Zu Zeiten ging uns das Zusammensein in einem allzu beengten Raume auf die Nerven. Geheime Kräfte tobten in uns und ließen den Wunsch, allein zu sein, in uns erwachen; Einsamkeit wurde zu einem dringlichen Bedürfnis, Dickon pflegte mich dann vor der Lust zu Gewalttätigkeit, die sich in ihm regte, zu warnen. »Billykins,« sagte er, »dein kleines Gesicht ist mir unerträglich. Bring es weg, bevor dir Bücher an den Kopf fliegen. Versetz' es für ein paar Tage, damit ihm nichts passiert. Verstanden?«
»Warum zum Teufel gehst du nicht selber fort«, pflegte ich wutentbrannt zu erwidern, traf aber alsbald Anstalten, mich zu entfernen. »Sieh nur, wie's draußen gießt!«
»Du bist nicht aus Zucker. Dort ist die Tür, mein Sohn.«
Da er zu jener Zeit um etwa fünfundzwanzig Pfund mehr wog als ich, konnte ich ihm nicht Gleiches mit Gleichem vergelten, wenn mich eine ähnliche Stimmung befiel. Ich ging mit meiner Arbeit in die ›Education-Library‹ des South-Kensington-Museums und blieb dort bis Torschluß um zehn Uhr, um beim Schein großer, zischender, violett glühender Bogenlampen, wie es sie nun längst nicht mehr gibt, zu lesen und zu schreiben. Dann kehrte ich nach Hause zurück, und wir legten uns feindselig schweigend zu Bett. Mitunter hatten sich die Wolken inzwischen verzogen, wir versöhnten uns wortlos und schwatzten dann bis in den grauenden Morgen hinein.

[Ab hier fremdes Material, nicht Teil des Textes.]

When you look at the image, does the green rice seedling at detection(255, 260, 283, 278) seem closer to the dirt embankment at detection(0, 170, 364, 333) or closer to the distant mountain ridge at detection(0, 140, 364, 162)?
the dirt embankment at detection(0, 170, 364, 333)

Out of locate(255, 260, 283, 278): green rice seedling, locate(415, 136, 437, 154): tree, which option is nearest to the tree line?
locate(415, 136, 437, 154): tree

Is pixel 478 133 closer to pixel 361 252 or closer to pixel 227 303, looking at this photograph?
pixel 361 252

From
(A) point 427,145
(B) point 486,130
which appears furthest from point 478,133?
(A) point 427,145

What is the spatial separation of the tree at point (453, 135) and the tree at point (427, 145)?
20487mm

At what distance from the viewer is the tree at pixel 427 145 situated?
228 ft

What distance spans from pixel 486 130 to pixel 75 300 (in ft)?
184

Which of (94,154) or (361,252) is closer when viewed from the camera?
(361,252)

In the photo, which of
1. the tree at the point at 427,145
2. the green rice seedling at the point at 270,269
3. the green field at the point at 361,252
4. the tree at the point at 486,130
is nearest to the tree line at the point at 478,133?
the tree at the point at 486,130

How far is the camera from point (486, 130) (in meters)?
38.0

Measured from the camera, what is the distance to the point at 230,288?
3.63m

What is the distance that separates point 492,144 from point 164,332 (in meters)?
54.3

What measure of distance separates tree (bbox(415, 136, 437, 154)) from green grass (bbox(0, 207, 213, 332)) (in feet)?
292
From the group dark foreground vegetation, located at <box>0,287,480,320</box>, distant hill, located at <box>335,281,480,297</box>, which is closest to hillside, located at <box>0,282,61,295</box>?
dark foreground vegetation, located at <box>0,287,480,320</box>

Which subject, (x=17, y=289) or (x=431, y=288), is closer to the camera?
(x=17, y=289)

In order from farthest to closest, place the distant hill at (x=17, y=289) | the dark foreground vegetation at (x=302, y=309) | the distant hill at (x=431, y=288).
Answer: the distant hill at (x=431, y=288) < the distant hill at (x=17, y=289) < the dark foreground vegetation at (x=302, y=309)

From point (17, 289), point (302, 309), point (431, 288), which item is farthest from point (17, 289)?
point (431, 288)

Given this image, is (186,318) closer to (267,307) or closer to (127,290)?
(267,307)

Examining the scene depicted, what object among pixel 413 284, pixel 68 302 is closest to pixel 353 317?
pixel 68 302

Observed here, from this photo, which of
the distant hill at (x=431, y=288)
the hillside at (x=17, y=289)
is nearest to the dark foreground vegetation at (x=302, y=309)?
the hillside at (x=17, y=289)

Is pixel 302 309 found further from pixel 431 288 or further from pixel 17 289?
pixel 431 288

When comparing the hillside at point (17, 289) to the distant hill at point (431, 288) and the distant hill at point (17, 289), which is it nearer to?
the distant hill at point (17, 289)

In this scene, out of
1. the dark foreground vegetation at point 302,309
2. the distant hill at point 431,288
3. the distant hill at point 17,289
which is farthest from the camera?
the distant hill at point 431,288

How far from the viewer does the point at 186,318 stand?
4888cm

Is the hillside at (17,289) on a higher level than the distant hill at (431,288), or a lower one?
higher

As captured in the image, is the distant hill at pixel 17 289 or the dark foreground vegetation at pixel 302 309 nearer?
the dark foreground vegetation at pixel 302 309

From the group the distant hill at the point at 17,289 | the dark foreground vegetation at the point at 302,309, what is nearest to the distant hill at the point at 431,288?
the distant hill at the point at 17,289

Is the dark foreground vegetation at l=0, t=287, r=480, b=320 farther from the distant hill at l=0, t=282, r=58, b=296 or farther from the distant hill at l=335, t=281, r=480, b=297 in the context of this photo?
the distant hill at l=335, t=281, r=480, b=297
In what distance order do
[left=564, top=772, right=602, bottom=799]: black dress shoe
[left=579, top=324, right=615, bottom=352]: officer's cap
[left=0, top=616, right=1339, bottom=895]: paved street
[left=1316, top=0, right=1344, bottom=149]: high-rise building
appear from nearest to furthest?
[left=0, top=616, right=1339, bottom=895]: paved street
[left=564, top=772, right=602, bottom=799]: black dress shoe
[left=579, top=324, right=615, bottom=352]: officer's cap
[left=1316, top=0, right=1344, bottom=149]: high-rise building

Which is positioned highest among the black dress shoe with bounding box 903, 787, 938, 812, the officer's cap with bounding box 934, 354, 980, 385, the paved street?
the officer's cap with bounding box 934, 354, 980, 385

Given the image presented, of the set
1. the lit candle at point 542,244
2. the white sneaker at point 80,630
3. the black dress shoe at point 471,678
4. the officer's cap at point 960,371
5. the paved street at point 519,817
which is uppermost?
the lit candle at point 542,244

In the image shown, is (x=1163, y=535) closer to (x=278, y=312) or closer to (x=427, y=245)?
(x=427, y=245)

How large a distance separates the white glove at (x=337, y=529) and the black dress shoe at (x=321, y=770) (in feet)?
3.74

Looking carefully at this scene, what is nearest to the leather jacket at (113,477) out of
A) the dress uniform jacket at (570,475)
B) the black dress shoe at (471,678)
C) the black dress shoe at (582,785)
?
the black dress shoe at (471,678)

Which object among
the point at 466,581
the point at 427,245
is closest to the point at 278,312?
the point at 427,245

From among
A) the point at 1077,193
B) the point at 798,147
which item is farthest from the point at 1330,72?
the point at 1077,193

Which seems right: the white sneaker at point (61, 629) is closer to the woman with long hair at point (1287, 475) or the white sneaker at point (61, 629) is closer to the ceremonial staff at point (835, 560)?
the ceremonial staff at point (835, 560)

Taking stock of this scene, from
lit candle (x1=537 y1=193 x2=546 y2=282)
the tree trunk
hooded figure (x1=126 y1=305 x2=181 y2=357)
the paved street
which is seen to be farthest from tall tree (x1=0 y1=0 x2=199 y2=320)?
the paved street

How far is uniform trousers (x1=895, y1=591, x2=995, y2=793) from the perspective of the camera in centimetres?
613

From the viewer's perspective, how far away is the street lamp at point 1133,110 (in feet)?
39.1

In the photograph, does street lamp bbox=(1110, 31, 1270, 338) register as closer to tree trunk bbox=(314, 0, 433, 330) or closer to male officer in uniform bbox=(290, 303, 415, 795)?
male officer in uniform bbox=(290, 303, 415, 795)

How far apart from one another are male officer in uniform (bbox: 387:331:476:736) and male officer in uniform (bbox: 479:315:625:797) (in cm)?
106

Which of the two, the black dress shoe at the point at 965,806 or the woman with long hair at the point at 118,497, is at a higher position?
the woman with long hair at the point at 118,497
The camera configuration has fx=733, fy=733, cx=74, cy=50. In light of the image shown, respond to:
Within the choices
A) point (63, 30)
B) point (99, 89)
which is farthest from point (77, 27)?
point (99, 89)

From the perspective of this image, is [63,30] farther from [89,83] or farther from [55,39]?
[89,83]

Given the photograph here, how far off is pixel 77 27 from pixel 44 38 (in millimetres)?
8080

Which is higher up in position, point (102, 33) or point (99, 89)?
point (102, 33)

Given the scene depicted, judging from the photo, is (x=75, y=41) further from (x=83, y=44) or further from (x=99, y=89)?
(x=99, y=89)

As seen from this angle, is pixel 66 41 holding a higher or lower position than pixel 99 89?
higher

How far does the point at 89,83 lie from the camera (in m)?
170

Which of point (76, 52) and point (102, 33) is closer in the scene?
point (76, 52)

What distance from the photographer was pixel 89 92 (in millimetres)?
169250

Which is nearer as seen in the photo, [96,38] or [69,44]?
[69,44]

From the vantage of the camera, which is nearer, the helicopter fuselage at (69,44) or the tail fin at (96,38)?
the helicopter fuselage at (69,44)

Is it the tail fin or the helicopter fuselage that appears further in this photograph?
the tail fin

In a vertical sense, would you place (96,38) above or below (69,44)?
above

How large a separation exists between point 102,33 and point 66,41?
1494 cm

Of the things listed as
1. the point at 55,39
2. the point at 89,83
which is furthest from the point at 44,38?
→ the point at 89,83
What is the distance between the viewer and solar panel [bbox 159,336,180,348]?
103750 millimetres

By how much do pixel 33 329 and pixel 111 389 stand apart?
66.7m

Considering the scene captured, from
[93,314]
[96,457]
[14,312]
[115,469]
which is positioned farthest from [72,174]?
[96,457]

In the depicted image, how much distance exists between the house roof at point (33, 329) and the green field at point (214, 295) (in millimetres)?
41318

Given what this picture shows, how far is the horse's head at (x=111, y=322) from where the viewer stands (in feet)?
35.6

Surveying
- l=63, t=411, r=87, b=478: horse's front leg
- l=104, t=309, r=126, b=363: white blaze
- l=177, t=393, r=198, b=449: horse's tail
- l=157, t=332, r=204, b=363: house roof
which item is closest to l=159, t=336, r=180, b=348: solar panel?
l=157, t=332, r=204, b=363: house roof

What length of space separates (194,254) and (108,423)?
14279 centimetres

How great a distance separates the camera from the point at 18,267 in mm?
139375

Daß Dickon immer noch nicht recht wußte, welchen Beruf er ergreifen würde, steigerte die ihm angeborene Ruhelosigkeit. Vorläufig studierte er – aber weder so angestrengt, noch mit so gutem Erfolg wie ich – und zwar Mineralogie und Bergbau. »Beim Bergbau ist immer was los«, meinte er, schien aber durchaus nicht überzeugt, daß die Arbeit auf diesem Gebiete ihm wirklich tauge. Mitunter befiel ihn wilde Auflehnung gegen die herrschende soziale Ordnung, die so lax schien, die jedoch anzugreifen so schwer und gefährlich war. Ich erinnere mich, wie er einmal im Holland Park plötzlich ausrief: »Wie, zum Teufel, sollen wir an sie herankommen? Wie, zum Teufel?«
»An wen?« fragte ich.
»An diese Häuser zum Beispiel! Schau sie dir an. Jedes kostet Tausende im Jahre. Und mir fällt kein Mittel ein, wie ich die Kerle, die da wohnen, ein wenig schröpfen könnte. Idiot und Narr, der ich bin! – ungeeignet, mich durchzusetzen. Sie stehen wie blöde, fette Schafe innerhalb eines Drahtzaunes, und ich bin ein entarteter Wolf. Schau einmal dort hinüber – diese Aufmachung! Ein Kinderwagen, zwei Kinderfrauen und ein Neufundländer. Eine teure Porzellanpuppe und ein Ball. Eine feine Wolldecke. Und all das für einen einzigen Balg! ... Du häßlicher, kleiner Wurm! Woher nimmt's dein Vater? Woher denn?«
Ich war entsetzt. Es steckte damals nicht der zehnte Teil der Geldgier in mir, die Dickon erfüllte. Ich brauchte damals kein Geld. Ein ernstliches Verlangen danach wurde erst nach meiner Verheiratung in mir lebendig. Ich war im Bann der reinen Wissenschaft, ich tauchte völlig in ihr unter, und während Dickons Arbeit fast oberflächlich war, studierte ich mit Einsetzung meiner ganzen Kraft. Ich arbeitete im ›Physical Research Laboratory‹ unter C. V. Boys, damals ein ganz junger, flachshaariger und rotbackiger Mann, manuell besonders geschickt, feinfühlig und äußerst anregend durch seine Begabung und sein rasches Auffassungsvermögen. Wieviele glänzende und bewunderungswürdige Intelligenzen haben für die Erforschung der Wissenschaft gelebt und werden noch dafür leben! Boys war zu jener Zeit der schlechteste Vortragende, den ich je gehört habe. Gelangweilt, mörderisch gelangweilt, angewidert bei dem Gedanken, eine Stunde sprechen zu müssen. Im Versuchslaboratorium aber hatte er geniale Eingebungen, er sprühte Funken, die zündeten. Man hatte mich aus der gewöhnlichen Klasse herausgenommen und mir eine Spezialarbeit unter ihm über Mineralfäden und im besonderen über Quarzfäden zugewiesen. Ich kann nicht nachdrücklich genug hervorheben, wieviel ich ihm verdanke. Er entwickelte und förderte meine angeborene Begeisterung für physikalische Forschung. Ich begann von Vorträgen zu träumen, die ich in der ›Physical Society‹ halten würde, von philosophischen Abhandlungen, von weiteren Forschungen, die unter die Oberfläche der Materie dringen sollten. Und meine Vorliebe für derartige Arbeiten verstärkten meine Abneigung gegen das Geldmachen.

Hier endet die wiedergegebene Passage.